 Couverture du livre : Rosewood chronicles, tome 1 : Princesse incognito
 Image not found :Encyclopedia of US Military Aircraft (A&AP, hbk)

==

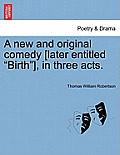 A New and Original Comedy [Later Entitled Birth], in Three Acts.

==

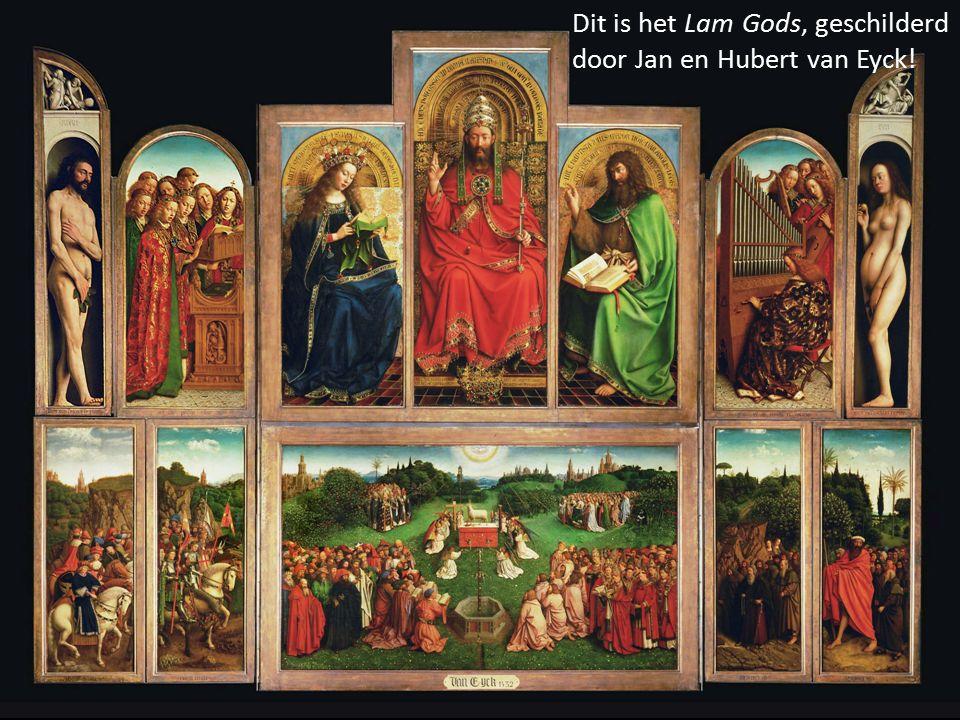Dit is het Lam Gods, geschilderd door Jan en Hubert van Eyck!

◆ TASK REQUIREMENTS: Above are the records; copy exactly the lines from the line with "Couverture du livre" through the line with "Image not found", both included.

◆ SOLUTION FOR THIS EXERCISE:
 Couverture du livre : Rosewood chronicles, tome 1 : Princesse incognito
 Image not found :Encyclopedia of US Military Aircraft (A&AP, hbk)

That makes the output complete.